Lift every line from the entries that includes the word "States".
START Excerpted data
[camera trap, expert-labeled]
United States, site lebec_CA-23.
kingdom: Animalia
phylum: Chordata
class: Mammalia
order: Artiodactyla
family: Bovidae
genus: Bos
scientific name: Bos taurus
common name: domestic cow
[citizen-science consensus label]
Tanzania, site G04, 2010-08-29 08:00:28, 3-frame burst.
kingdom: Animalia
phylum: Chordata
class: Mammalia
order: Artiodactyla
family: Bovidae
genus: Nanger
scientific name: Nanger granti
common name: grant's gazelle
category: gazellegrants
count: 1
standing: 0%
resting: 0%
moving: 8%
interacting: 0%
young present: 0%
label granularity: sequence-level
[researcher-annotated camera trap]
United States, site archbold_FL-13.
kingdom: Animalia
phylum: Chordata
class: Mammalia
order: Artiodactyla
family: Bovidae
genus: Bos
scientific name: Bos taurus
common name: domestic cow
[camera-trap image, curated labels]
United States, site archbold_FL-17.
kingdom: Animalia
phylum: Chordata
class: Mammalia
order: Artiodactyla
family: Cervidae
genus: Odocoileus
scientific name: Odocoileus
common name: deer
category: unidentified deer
END Excerpted data
Output of the exercise:
United States, site lebec_CA-23.
United States, site archbold_FL-13.
United States, site archbold_FL-17.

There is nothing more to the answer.